I ‘d like to fit my empirical data to a poisson distribution curve.

I have the mean given value, say 2.3, and data (empirical).

def fit_poisson(data=None,network=None,mu=2.3):
    sns.set_theme()
    fig, ax = plt.subplots(1, 1)

    x = np.arange(poisson.ppf(0.01, mu),
                  poisson.ppf(0.99, mu))
    
    sns.histplot(data, stat='density')
    
    plt.plot(x, poisson.pmf(x, mu))

It plots:

Apparently, there’s is a range issue in y, here. Maybe a problem with lambda? How do I properly fit my empirical histogram to a poisson distribution curve of same mean?

>Solution :

Poisson random variables are discrete: their y value is "probability" not "density". But the default behavior of histplot avoids guessing that you have discrete data, and it is choosing bins with binwidth < 1 in this case.

Because density normalization forces the area of all bars to sum to 1, that means the density value for the bar containing observations of a certain value will be greater than the probability mass on that value.

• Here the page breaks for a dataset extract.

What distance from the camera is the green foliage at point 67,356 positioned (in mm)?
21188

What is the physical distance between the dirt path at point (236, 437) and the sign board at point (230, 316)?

There are two relevant parameters here:

stat="probability" will make the heights of the bars sum to 1, so they will match the PMF (assuming binwidth < 2, so that only one unique value appears in each bar)
discrete=True, which sets binwidth=1 (and aligns the center of each bar with integral values)

sns.histplot(data, stat=’probability’, discrete=True, shrink=.8)

I’ve also added shrink=0.8, which draws the bars a bit narrower than the binwidth; this helps emphasize the discrete nature of the data.

(Note that with discrete=True (implying binwidth=1), density and probability normalization will do the same thing so that’s actually all you need, but Probability is the right y axis label to use here).